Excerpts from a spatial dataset
◆ ◆ ◆
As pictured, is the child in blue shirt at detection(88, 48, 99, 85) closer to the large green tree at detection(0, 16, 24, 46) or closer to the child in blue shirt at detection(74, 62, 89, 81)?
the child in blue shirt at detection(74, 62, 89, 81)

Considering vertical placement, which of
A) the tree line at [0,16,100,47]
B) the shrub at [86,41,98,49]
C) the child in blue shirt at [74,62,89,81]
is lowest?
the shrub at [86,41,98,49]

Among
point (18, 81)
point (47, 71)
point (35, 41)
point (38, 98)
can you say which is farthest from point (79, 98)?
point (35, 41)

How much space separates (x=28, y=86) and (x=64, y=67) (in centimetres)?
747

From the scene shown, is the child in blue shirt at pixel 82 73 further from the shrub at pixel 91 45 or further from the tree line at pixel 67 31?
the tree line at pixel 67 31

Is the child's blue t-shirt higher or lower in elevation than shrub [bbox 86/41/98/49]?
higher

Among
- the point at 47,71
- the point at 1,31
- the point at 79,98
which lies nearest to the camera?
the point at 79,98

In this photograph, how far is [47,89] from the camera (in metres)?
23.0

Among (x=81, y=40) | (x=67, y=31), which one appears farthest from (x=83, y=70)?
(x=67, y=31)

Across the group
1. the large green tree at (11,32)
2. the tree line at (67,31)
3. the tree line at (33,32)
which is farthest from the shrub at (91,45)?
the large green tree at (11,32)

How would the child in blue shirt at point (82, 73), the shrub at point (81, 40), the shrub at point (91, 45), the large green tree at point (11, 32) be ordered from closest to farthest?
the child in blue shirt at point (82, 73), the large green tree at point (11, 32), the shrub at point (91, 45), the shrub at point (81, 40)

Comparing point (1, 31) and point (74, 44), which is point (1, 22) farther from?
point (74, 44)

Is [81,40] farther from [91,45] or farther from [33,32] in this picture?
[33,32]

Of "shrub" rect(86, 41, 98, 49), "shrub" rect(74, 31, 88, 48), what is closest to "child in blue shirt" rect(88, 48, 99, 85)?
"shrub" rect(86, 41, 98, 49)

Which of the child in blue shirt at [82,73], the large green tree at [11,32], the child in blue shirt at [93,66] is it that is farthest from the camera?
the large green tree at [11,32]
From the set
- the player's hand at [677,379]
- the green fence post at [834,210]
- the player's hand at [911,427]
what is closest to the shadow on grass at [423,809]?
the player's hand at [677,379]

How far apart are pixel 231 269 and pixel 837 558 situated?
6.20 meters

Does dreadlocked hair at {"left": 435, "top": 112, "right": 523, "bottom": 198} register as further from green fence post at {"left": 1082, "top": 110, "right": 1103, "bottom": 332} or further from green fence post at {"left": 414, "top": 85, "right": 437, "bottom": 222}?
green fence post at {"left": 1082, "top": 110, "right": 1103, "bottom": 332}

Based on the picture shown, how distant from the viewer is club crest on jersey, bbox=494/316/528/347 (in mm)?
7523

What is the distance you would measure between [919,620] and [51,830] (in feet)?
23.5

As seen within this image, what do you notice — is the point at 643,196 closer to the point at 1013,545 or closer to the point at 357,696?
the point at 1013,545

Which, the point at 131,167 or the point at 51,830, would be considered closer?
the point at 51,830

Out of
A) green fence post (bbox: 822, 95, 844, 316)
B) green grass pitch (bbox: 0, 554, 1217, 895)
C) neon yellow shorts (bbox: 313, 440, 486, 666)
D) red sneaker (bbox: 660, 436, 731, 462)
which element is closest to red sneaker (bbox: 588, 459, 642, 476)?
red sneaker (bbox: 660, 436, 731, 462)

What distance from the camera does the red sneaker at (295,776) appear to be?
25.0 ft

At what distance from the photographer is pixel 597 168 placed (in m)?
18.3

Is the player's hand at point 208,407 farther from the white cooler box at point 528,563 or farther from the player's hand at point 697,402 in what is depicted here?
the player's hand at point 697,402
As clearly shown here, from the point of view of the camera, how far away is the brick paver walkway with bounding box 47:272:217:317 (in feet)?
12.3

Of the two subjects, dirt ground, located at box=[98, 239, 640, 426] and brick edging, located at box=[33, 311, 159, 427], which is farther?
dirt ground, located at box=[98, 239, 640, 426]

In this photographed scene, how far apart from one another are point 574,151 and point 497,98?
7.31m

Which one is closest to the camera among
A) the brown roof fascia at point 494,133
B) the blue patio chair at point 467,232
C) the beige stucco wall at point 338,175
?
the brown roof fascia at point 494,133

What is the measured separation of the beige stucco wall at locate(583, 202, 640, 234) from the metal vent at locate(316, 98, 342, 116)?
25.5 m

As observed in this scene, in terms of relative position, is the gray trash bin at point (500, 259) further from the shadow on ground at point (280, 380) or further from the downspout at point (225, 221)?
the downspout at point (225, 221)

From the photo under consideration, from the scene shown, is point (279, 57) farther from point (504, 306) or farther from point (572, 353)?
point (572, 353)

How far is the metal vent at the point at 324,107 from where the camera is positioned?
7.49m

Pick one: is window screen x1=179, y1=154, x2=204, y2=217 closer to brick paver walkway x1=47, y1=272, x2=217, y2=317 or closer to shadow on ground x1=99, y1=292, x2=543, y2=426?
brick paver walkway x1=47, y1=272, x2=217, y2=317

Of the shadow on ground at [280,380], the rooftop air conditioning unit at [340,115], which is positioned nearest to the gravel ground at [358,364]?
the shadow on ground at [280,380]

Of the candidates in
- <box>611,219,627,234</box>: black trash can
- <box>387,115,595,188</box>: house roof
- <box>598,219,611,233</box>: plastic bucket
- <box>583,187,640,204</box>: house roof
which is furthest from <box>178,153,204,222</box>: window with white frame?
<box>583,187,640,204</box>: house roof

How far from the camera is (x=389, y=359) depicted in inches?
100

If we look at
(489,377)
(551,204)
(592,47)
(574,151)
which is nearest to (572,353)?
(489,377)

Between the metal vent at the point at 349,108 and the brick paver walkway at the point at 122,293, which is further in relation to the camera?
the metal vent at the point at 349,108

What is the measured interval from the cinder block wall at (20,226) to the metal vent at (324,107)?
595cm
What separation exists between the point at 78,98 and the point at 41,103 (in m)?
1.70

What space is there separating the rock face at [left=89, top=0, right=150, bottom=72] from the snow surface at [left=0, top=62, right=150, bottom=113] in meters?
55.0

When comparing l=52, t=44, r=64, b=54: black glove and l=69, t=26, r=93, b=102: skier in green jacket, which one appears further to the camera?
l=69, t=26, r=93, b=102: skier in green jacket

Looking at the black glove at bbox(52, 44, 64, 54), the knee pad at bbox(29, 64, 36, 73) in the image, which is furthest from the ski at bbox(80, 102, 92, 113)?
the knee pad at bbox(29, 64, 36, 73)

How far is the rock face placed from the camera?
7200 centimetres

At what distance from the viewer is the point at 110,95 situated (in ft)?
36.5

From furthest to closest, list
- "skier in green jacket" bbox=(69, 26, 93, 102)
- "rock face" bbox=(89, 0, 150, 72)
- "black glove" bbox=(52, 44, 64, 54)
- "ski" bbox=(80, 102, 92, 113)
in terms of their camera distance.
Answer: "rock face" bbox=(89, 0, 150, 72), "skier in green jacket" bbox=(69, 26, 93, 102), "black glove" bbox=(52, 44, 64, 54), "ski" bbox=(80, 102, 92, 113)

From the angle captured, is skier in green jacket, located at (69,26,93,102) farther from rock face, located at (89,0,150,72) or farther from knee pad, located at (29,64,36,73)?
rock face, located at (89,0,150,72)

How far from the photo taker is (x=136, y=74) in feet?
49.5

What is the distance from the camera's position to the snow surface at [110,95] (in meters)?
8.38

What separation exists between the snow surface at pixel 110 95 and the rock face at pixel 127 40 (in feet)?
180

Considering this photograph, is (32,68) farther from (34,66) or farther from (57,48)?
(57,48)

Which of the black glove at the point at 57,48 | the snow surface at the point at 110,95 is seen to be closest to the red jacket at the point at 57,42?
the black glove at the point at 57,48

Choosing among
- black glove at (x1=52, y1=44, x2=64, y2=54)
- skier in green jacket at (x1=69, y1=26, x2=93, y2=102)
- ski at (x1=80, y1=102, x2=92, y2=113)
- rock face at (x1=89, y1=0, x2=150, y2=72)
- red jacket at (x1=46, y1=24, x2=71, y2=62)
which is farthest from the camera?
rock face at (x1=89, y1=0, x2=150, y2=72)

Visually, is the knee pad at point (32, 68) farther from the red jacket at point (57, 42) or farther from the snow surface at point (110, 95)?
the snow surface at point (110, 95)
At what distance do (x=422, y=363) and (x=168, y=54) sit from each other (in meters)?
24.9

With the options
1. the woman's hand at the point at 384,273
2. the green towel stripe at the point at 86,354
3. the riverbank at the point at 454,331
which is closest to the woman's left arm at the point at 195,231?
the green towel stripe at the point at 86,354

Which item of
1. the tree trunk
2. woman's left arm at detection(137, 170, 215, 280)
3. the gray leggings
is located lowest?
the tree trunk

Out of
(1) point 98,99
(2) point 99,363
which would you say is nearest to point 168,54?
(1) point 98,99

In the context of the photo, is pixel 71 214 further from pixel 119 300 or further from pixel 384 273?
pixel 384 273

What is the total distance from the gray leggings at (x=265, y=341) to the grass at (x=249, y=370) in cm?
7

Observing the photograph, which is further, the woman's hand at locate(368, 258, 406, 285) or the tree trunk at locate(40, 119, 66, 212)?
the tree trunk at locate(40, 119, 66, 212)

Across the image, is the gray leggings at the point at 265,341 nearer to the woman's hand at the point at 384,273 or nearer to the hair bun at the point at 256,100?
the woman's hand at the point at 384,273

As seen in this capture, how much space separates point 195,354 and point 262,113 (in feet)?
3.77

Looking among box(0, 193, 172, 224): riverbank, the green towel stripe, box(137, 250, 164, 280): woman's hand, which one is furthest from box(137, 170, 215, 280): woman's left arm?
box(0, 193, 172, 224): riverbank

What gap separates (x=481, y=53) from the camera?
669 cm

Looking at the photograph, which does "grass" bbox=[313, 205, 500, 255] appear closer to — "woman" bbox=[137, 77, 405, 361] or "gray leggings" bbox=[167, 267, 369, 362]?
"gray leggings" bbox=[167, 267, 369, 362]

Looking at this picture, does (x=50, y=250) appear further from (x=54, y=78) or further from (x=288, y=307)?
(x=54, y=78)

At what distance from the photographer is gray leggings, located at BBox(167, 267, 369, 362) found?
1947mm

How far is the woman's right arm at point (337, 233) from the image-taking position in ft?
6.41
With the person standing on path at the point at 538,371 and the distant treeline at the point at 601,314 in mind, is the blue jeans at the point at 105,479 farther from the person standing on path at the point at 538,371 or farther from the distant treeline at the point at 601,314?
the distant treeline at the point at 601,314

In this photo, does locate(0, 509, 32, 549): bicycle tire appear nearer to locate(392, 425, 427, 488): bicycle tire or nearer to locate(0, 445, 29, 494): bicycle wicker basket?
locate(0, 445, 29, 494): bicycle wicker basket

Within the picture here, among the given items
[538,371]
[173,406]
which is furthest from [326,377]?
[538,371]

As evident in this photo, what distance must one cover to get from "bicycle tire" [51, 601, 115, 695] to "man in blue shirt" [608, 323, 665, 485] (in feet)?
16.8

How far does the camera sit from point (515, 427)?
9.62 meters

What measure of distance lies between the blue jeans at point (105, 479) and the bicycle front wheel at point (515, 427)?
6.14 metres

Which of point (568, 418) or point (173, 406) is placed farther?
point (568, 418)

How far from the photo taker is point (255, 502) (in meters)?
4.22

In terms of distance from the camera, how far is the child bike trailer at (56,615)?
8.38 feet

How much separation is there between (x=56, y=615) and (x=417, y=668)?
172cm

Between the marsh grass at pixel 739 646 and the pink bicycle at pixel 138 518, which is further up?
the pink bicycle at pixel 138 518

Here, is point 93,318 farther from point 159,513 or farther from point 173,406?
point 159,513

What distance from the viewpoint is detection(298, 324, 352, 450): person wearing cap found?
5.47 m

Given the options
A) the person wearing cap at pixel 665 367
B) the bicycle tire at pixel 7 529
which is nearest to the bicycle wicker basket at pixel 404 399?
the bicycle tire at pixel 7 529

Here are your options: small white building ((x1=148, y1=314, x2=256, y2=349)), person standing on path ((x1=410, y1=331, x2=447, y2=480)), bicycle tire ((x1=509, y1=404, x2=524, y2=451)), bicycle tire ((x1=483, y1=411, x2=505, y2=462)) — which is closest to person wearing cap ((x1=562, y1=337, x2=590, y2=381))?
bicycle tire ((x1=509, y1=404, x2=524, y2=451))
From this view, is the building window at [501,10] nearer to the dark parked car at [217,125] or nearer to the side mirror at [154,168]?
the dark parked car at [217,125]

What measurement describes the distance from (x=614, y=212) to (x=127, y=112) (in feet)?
◆ ◆ ◆
Work required
Return the lines starting at the one containing "From the set" and ending at the one containing "6.20 meters", copied word for word.

Task response
From the set
- the player's hand at [677,379]
- the green fence post at [834,210]
- the player's hand at [911,427]
what is closest to the shadow on grass at [423,809]?
the player's hand at [677,379]

How far apart are pixel 231 269 and pixel 837 558 situated?
6.20 meters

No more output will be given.